Selected other roles and projects

  • President, British Beekeepers Association 1878–1906
  • President of the Ladies Committee of the RSPCA (England/Scotland)
  • Church bells for St Paul's Cathedral
  • Cotton gins for Nigeria
  • Only female Patron of Queen's Medical College, Birmingham. <College Calendar for 1858>
  • Construction of the Angela Burdett-Coutts retail and wholesale produce market, which opened in 1869
  • The Baroness Burdett Coutts Drinking Fountain in Victoria Park
  • Drinking fountains for dogs
  • Help for Turkish peasants and the refugees of the 1877 Russo-Turkish War, receiving the Order of the Medjidiyeh
  • Created Holly Village, the first gated community, in 1865, in Highgate, London, which is a Grade II listed site.

Honours

In 1871, in recognition of her philanthropic work, Queen Victoria conferred on her a suo jure peerage as Baroness Burdett-Coutts of Highgate and Brookfield in the County of Middlesex.
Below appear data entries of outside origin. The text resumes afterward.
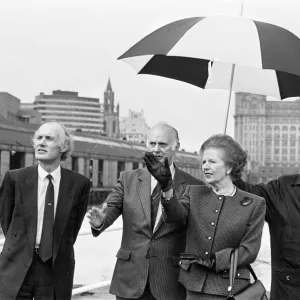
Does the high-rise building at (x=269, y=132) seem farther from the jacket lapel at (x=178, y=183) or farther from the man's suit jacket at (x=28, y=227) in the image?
the man's suit jacket at (x=28, y=227)

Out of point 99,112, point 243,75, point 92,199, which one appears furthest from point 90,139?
point 99,112

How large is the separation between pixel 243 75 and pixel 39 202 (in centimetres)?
209

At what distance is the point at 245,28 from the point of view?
148 inches

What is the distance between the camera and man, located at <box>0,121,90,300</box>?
3.26m

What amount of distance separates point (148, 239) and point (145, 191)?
27 centimetres

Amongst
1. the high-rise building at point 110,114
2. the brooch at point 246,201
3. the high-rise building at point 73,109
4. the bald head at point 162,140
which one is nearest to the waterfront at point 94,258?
the bald head at point 162,140

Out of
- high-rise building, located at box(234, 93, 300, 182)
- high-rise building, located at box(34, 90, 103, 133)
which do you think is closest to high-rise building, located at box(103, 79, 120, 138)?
high-rise building, located at box(34, 90, 103, 133)

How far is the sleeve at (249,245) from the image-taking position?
9.34 ft

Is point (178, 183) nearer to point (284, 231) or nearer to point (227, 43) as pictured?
point (284, 231)

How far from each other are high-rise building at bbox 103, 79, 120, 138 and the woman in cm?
15272

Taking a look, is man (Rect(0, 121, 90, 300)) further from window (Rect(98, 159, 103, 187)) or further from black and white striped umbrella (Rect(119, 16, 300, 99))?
window (Rect(98, 159, 103, 187))

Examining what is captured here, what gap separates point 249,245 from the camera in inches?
113

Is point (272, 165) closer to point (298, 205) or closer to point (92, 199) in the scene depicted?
point (92, 199)

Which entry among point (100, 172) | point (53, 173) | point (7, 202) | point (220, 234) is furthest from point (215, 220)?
point (100, 172)
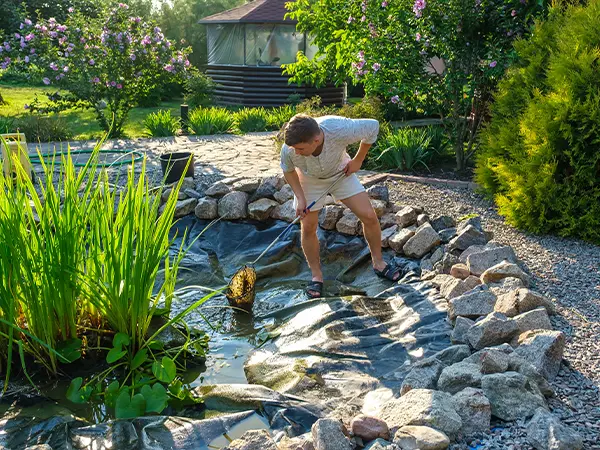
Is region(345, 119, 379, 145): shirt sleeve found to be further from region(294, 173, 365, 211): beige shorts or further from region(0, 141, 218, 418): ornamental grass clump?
region(0, 141, 218, 418): ornamental grass clump

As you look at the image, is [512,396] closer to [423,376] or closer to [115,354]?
[423,376]

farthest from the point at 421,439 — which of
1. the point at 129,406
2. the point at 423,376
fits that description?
the point at 129,406

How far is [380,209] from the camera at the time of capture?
5152 mm

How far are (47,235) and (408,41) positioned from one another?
530 centimetres

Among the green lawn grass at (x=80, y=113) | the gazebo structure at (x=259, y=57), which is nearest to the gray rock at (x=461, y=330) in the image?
the green lawn grass at (x=80, y=113)

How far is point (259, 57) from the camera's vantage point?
16281 millimetres

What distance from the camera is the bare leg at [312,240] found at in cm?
421

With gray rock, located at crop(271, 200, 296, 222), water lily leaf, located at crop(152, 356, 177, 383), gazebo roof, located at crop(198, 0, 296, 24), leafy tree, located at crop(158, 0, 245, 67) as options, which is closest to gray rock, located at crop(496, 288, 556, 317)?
water lily leaf, located at crop(152, 356, 177, 383)

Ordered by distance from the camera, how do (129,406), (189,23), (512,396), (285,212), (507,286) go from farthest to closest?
(189,23)
(285,212)
(507,286)
(129,406)
(512,396)

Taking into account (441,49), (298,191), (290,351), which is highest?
(441,49)

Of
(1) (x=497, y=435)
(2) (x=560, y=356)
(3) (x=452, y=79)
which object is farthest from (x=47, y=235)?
(3) (x=452, y=79)

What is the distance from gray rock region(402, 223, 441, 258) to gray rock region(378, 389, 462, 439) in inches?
85.3

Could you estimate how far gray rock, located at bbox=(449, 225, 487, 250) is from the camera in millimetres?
4332

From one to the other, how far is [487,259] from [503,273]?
25 cm
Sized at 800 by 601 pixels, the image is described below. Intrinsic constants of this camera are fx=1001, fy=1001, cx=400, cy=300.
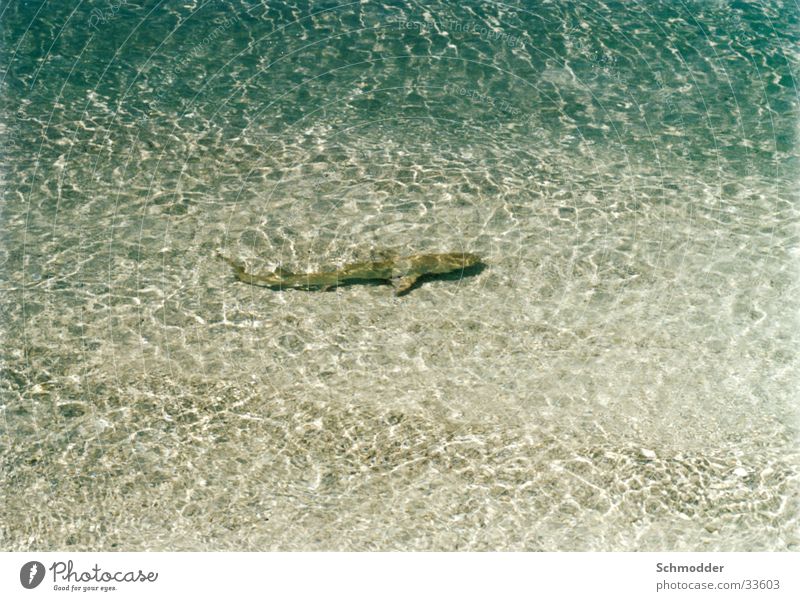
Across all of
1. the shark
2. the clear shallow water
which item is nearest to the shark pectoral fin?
the shark

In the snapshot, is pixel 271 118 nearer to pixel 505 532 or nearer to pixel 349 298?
pixel 349 298

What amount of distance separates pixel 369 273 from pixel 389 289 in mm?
274

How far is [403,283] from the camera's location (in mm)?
9609

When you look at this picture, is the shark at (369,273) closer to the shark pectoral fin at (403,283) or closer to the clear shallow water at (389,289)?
the shark pectoral fin at (403,283)

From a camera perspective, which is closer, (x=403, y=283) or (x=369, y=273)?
(x=403, y=283)

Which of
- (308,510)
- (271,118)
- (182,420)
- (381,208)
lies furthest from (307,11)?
(308,510)

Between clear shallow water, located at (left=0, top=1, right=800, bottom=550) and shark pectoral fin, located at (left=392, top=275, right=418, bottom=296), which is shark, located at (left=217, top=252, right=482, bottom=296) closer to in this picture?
shark pectoral fin, located at (left=392, top=275, right=418, bottom=296)

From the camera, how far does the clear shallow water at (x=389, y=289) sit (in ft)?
25.5

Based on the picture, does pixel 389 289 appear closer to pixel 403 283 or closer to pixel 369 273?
pixel 403 283

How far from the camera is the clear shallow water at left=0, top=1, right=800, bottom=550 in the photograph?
7770mm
On 18 July 1872 she became the first woman to be presented with the Freedom of the City of London at the Guildhall, and in 1874 she became Edinburgh's first woman Freeman and was also presented with the Freedom of that city.

Death

Lady Burdett-Coutts died of acute bronchitis at her home on Stratton Street, Piccadilly. By the time of her death she had given more than £3 million to good causes. Nearly 30,000 people filed past her coffin before she was buried on 5 January 1907 near the West Door in the nave of Westminster Abbey. She left no issue and the barony became extinct on her death.

A portrait of her is included in the mural of heroic women by Walter P. Starmer unveiled in 1921 in the church of St Jude-on-the-Hill in Hampstead Garden Suburb, London.

Legacy

Charles Dickens dedicated his novel Martin Chuzzlewit to her and she had many royal and eminent friends.